**Dokumen**
——————————
Thursday, February 13, 2014

Membangun Sistem Jaminan Sosial Nasional


Sesuai dengan best practices, Sistem Jaminan Sosial terbagi ke dalam: pertama, bagian yang harus diiur secara bersama (masyarakat dan pemerintah, aparatur negara dan pemerintah, pekerja dan pemberi kerja). Dan kedua, bagian yang tidak perlu diiur, dinamakan bantuan sosial. Persoalannya, selama ini kerap dikacaukan oleh banyak kalangan, baik pejabat maupun pengamat, mengenai bagaimana peran Pemerintah, selaku pemberi kerja ataukah penyelenggara negara (administrator). Selaku penyelenggara negara, pemerintah berhadapan dengan warga negara, yaitu seluruh penduduk. Pemerintah, antara lain, berkewajiban menyediakan lapangan kerja dan sarana kehidupan masyarakat serta perlindungan sosial bagi seluruh penduduk. Sedangkan selaku pemberi kerja, pemerintah hanya terkait dengan sebagian penduduk atau warganegara yang bekerja kepada pemerintah untuk memberikan pelayanan publik.
——————————
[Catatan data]
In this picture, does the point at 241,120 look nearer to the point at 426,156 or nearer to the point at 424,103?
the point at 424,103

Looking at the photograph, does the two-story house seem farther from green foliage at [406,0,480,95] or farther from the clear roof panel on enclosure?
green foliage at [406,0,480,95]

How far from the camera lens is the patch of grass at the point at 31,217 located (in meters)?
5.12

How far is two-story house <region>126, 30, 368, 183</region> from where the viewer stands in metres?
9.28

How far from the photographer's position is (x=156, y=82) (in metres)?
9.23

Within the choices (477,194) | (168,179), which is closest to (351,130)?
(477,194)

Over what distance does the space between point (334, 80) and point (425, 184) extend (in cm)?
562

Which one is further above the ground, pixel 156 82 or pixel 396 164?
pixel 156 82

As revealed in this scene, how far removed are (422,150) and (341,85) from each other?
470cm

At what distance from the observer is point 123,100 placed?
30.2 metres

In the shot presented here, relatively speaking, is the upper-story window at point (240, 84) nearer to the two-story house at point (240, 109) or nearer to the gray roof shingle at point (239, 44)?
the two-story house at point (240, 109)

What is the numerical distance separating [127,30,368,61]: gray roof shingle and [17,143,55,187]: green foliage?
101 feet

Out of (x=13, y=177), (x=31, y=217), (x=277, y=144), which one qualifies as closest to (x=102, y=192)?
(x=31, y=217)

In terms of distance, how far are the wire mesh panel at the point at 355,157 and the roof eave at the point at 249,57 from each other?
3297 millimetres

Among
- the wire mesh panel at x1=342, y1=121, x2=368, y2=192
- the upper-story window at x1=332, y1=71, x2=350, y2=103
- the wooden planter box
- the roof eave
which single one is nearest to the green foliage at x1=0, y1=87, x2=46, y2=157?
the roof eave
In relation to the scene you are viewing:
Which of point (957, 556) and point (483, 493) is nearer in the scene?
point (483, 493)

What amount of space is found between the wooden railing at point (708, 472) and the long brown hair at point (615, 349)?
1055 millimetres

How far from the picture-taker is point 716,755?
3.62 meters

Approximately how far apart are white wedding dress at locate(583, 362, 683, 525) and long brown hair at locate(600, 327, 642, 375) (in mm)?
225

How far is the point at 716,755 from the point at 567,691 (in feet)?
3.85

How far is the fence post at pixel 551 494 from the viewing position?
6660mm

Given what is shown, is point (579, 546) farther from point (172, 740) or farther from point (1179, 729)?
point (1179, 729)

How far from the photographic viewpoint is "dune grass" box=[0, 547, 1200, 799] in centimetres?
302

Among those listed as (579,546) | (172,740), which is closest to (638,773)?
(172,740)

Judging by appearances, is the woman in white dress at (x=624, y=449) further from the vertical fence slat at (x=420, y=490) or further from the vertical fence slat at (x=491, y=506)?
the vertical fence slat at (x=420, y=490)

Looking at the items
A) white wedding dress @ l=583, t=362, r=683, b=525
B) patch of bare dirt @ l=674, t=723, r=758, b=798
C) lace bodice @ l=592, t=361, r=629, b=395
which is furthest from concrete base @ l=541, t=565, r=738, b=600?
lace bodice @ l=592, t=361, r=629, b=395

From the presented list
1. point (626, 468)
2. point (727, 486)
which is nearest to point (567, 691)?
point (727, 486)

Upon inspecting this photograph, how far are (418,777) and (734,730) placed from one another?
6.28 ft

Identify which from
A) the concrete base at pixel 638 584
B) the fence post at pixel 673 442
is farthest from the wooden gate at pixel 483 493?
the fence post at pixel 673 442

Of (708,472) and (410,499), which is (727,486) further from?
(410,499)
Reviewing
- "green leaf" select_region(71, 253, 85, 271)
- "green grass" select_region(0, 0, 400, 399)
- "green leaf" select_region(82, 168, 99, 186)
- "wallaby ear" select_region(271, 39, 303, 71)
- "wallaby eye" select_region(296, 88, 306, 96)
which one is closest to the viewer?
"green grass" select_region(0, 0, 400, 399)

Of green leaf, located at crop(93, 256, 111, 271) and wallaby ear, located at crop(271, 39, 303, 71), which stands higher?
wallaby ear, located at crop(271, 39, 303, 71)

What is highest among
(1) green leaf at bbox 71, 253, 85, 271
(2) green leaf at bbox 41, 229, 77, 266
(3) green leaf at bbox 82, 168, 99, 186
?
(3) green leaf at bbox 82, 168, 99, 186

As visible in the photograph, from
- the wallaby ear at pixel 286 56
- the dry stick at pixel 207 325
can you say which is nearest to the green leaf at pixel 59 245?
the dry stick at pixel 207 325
——————————
**Tugas Singkat 1**
Ringkas paragraf yang diawali "Sesuai dengan best practices" dalam tulisan tentang Sistem Jaminan Sosial Nasional menjadi daftar poin. Pertahankan fakta-fakta utamanya.
**Tugas Singkat 2**
Tuliskan lanjutan tulisan tentang pembangunan Sistem Jaminan Sosial Nasional, dimulai setelah kalimat terakhirnya.

**Jawaban yang Diharapkan 1**
- Menurut best practices, Sistem Jaminan Sosial terbagi dua: bagian yang diiur bersama (masyarakat dan pemerintah, aparatur negara dan pemerintah, pekerja dan pemberi kerja) dan bagian tanpa iuran yang disebut bantuan sosial.
- Banyak pejabat dan pengamat kerap mengacaukan peran pemerintah, yaitu sebagai pemberi kerja atau sebagai penyelenggara negara (administrator).
- Sebagai penyelenggara negara, pemerintah berhadapan dengan seluruh penduduk. Antara lain, pemerintah wajib menyediakan lapangan kerja, sarana kehidupan masyarakat, dan perlindungan sosial.
- Sebagai pemberi kerja, pemerintah hanya terkait dengan sebagian penduduk yang bekerja kepadanya untuk memberikan pelayanan publik.

**Jawaban yang Diharapkan 2**
Khusus selaku penyelenggara negara, maka menjadi kewajiban pemerintah untuk membentuk lembaga pelayanan atau pengaturan Jaminan Sosial atau perlindungan sosial dasar yang berlaku untuk semua mulai dari penduduk yang bekerja di sektor formal sampai penduduk yang bekerja di sektor informal. Sedangkan fungsi pemerintah yang kedua hanya terbatas untuk PNS, yaitu Taspen, TNI (Asabri), dan kesehatan (Askes). Kemudian, fungsi pemerintah terkait dengan pekerja swasta di sektor formal, pemerintah menyediakan Jamsostek untuk pelayanan Jaminan Hari Tua. Sementara yang terkait dengan pekerja sektor informal maka pemerintah perlu membangun satu lembaga lagi, yaitu Jaminan Sosial Nasional (Jamsosnas) yang dapat berbentuk PT Jamsosnas atau PT Lembaga Jaminan Sosial Nasional Dasar(PT Jamsosnasda). 




Hukum Alam (Sunatullah)
Dalam Sistem Jaminan Sosial Nasional berlaku hukum alam. Artinya, setiap individu yang bekerja harus menabung (berinfaq) untuk kesejahteraan di hari tua. Sebelum dana tabungan digunakan untuk membiayai hari tua (misalkan setelah 30 tahun) maka dana itu dapat diputar atau diinvestasikan guna menciptakan lapangan kerja bagi keturunannya atau generasi sesudahnya. Proses ini secara terus-menerus berlangsung selama dunia ada dan berputar.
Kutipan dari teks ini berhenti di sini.